PASSAGE PROVIDED
§ §
Therefore, I’ve finished the post I started at the beginning of the sermon series.  Here it is in it’s entirety for your encouragement:

Hebrews 2:18

“Because he himself suffered when he was tempted, he is able to help those who are being tempted.”

I am so thankful that I have a Savior who not only is fully God, but also fully man. Completely able to understand my struggles, temptations and circumstances. He was the same Savior who spoke to the seven churches in Asia Minor almost 2000 years ago.

Our Pastor is currently preaching through the letters to the churches in chapters 2 and 3 of Revelation. One recurring theme that leapt off the page two Sundays ago was the fact that Jesus uses specific titles to describe himself when addressing each different local church. Each of the titles correspond to the vision of Jesus that John saw in chapter 1 as well as the specific situation each church found itself in. Check it out –

To Ephesus, the church who did well, but lost its “first love” Jesus is the one who walks among the churches and knows their hearts!

To Smyrna, the church suffering great persecution, imprisonment and death Jesus is the one who had died and who came to life again!

To Pergamum, the Roman province that enjoyed the protection of the Roman sword Jesus is the one who speaks with the ultimate double-edged sword from His mouth!

To Thyatira, the small but powerful city that worshiped Apollo, the sun god. Apollo was the son of the “almighty god” Zeus. The worship of the son was alive and well among the citizens of Thyatira so Jesus Christ begins His words to the Thyatiran Christians with that glorious title, “The Son of God”[!]. Thyatira was also known for their metal trade and were regular producers of bronze for the Roman soldier’s uniforms. The Son of God comes with feet shod with burnished bronze!
§ §
SOURCE INFORMATION
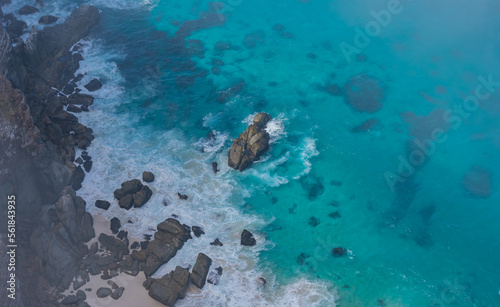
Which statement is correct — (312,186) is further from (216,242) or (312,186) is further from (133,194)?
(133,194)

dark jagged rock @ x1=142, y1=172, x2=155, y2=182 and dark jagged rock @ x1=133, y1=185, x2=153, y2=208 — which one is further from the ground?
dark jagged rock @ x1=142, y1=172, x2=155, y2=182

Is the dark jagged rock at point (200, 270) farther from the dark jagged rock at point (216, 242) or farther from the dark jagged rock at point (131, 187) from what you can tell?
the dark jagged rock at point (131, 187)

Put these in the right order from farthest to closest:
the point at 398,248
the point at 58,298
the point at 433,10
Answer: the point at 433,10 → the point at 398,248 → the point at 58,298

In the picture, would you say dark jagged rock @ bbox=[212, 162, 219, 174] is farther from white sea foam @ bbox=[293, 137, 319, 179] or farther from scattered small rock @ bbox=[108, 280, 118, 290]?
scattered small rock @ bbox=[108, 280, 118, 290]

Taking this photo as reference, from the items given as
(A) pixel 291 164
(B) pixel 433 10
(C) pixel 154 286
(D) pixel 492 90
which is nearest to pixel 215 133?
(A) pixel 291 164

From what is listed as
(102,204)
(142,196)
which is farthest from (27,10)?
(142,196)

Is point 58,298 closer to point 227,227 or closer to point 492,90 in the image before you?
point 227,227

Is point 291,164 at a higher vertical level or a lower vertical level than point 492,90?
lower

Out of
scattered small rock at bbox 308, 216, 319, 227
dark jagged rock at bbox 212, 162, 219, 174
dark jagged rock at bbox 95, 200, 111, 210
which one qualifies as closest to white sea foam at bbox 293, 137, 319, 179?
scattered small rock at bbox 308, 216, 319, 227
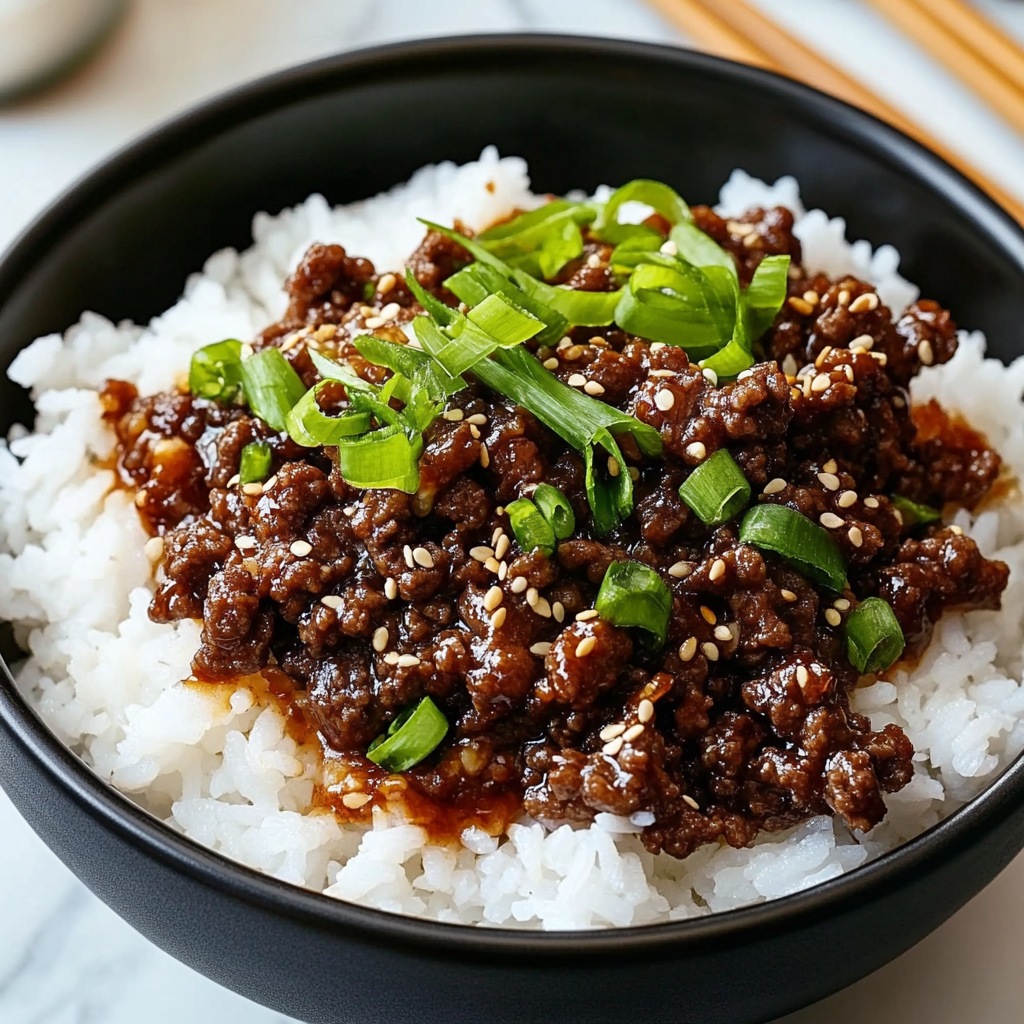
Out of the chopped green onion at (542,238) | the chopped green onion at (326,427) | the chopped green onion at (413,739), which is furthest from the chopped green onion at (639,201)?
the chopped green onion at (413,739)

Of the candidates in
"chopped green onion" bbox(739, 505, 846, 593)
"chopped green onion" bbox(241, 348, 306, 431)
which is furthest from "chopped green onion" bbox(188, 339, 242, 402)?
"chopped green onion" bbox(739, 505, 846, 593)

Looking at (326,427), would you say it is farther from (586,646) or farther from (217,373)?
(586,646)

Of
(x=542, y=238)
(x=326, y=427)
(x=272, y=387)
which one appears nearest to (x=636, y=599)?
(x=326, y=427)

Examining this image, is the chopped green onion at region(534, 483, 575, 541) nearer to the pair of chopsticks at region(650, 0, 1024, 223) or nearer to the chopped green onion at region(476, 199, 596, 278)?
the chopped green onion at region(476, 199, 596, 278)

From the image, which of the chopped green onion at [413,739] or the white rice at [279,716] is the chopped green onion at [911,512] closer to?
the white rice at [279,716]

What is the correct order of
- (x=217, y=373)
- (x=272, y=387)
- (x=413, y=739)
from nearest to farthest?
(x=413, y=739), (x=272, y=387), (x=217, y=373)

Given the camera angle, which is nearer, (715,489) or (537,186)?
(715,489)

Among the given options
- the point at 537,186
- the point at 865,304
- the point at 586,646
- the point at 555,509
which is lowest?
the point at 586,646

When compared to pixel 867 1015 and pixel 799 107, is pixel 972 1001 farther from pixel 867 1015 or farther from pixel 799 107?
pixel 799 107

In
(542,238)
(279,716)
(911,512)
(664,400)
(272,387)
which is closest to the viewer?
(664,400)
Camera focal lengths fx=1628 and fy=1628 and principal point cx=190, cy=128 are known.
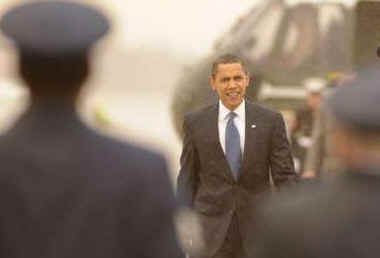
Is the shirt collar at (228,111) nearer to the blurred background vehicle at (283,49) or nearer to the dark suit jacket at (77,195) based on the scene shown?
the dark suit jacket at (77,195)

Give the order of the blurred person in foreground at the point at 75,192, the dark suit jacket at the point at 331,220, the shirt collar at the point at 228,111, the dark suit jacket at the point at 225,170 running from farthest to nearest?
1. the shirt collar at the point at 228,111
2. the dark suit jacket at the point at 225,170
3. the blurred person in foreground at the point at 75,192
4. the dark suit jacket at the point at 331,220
§ §
THINGS TO DO
• 1. Output the stretch of the post from "To Pergamum, the" through "from His mouth!", copied word for word.
• 2. Rewrite the paragraph of the post beginning "To Thyatira, the small but powerful city" as a short bulleted list that keeps its main facts.

TASK ANSWERS
• 1.
To Pergamum, the Roman province that enjoyed the protection of the Roman sword Jesus is the one who speaks with the ultimate double-edged sword from His mouth!

• 2.
- Thyatira was a small but powerful city that worshiped Apollo, the sun god and son of the "almighty god" Zeus.
- Because worship of the son was alive among its citizens, Jesus Christ begins his words to the Thyatiran Christians with the title "The Son of God."
- Thyatira was known for its metal trade and regularly produced bronze for Roman soldiers' uniforms.
- The Son of God comes with feet shod with burnished bronze.